Neonatal jaundice is a common and potentially fatal health condition in neonates, especially in low and middle income countries, where it contributes considerably to neonatal morbidity and death. Traditional diagnostic approaches, such as Total Serum Bilirubin (TSB) testing, are invasive and could lead to discomfort, infection risk, and diagnostic delays. As a result, there is a rising interest in non-invasive approaches for detecting jaundice early and accurately.

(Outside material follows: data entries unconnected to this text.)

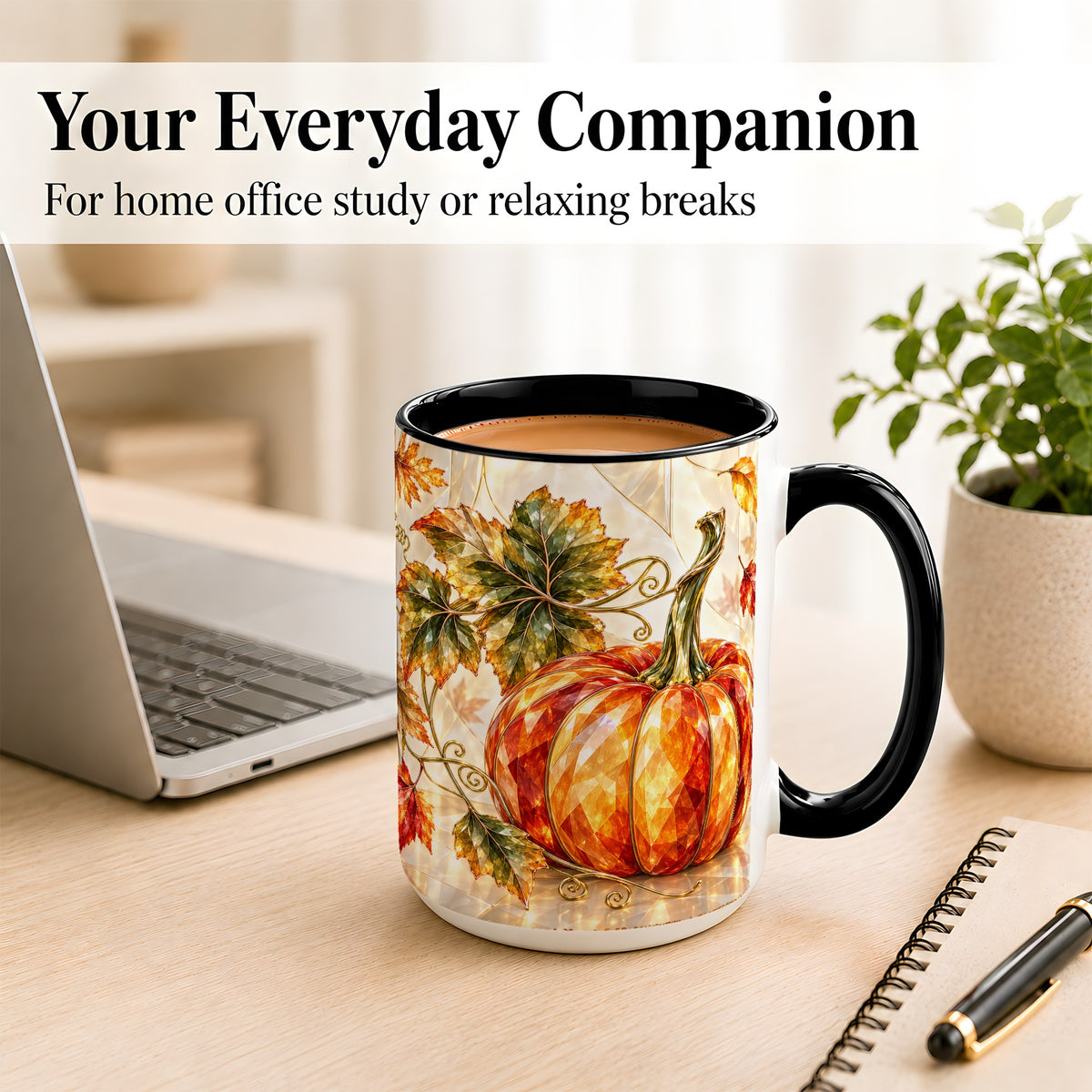 #pl[15oz|Black] Stained Glass Style Pumpkin Coffee Mug, Autumn Leaves Mug, Ceramic Cup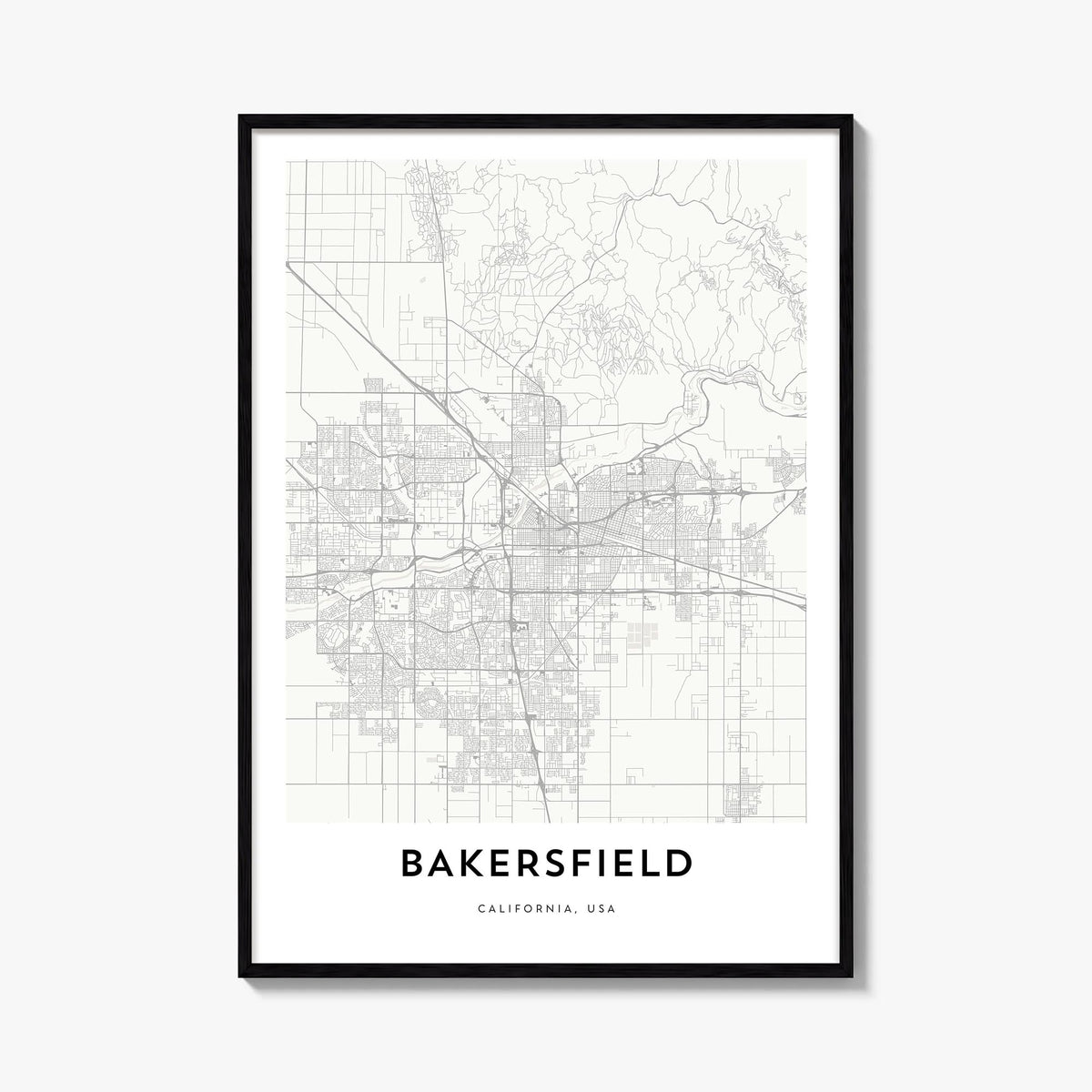 Bakersfield black & white map poster of California, USA – vertical wall art, unframed print shown in interior mockup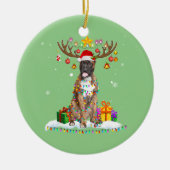 Funny Boxer Dog Weihnachtsfest T-Shirt ReindeWeihn Keramik Ornament (Vorne)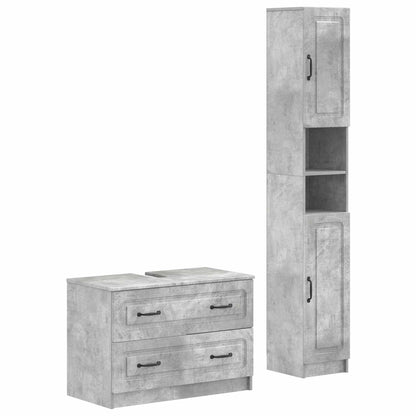 vidaXL 2 Piece Bathroom Cabinet Set UTRECHT Concrete Grey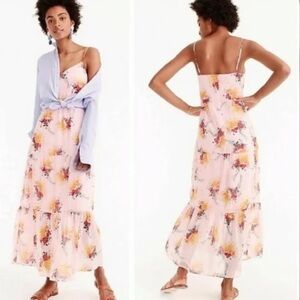 J Crew Pink Sunburst Tiered Bouquet Maxi Dress 4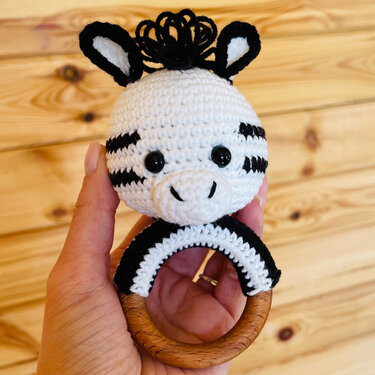Crochet baby zebra rattle amigurumi pattern, baby toy with teether ring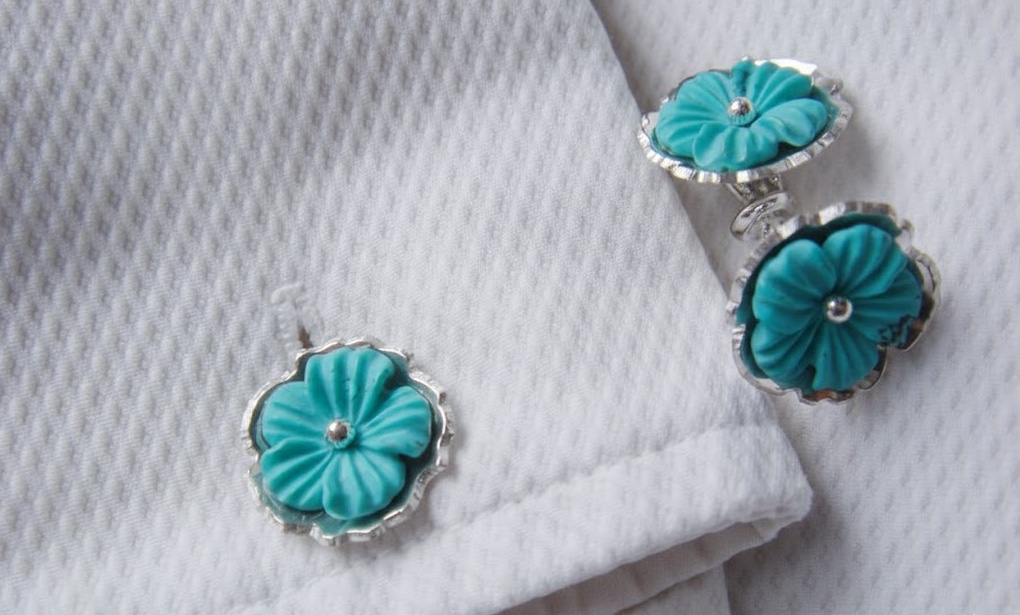 Manschettenknöpfe  Türkis Blüte 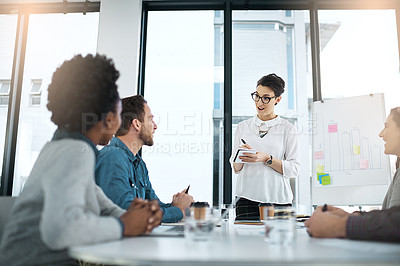Buy stock photo Team, woman and writing in meeting, office or boardroom for project as management for company or business. Group, presentation and whiteboard with sticky notes and graph for metrics in brainstorming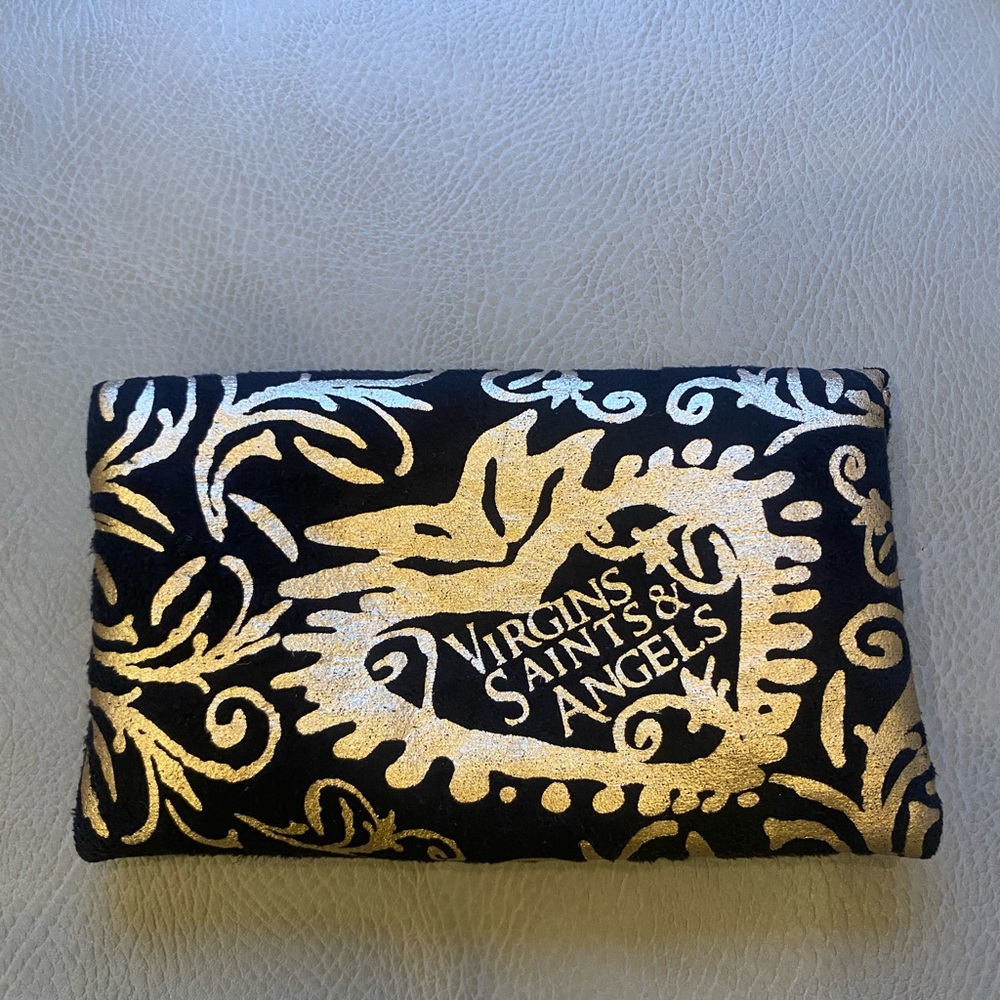 VSA Virgins Saints & Angels Black Gold Jewelry Pouch Eyeglass Case NWOT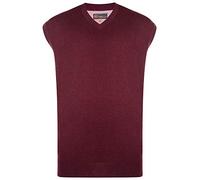 Kam Men's Premium Cotton V Neck Sleeveless Knit Jumpers (56) in Wine in 2XL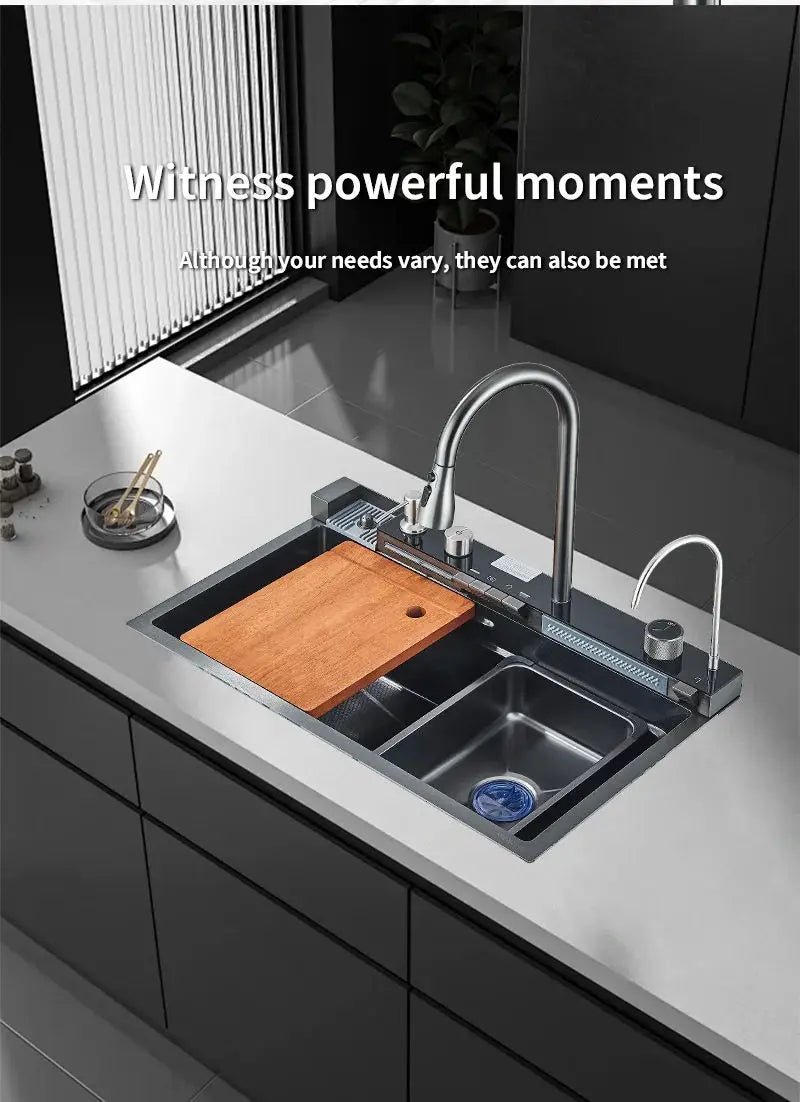 304 Stainless Steel Waterfall Sink Large Slot Integrated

An in-depth analysis of non-invasive techniques for detecting neonatal jaundice is presented by this review, exploring several AI-driven techniques, such as Machine Learning (ML) and Deep Learning (DL), which have demonstrated the ability to enhance diagnostic accuracy by evaluating complex patterns in neonatal skin color and other relevant features. It is identified that AI models incorporating variants of neural networks achieve an accuracy rate of over 90% in detecting jaundice when compared to traditional methods. Furthermore, satisfactory outcomes in field settings have been demonstrated by mobile-based applications that use smartphone cameras to estimate bilirubin levels, providing a practical alternative for resource-constrained areas. The potential impact of AI-based solutions on reducing neonatal morbidity and mortality is evaluated by this review, with a focus on real-world clinical challenges, highlighting the effectiveness and practicality of AI-based strategies as an assistive tool in revolutionizing neonatal care through early jaundice diagnosis, while also addressing the ethical and practical implications
of integrating these technologies in clinical practice. Future research areas, such as the development of new imaging technologies and the incorporation of wearable sensors for real-time bilirubin monitoring, are recommended by the paper.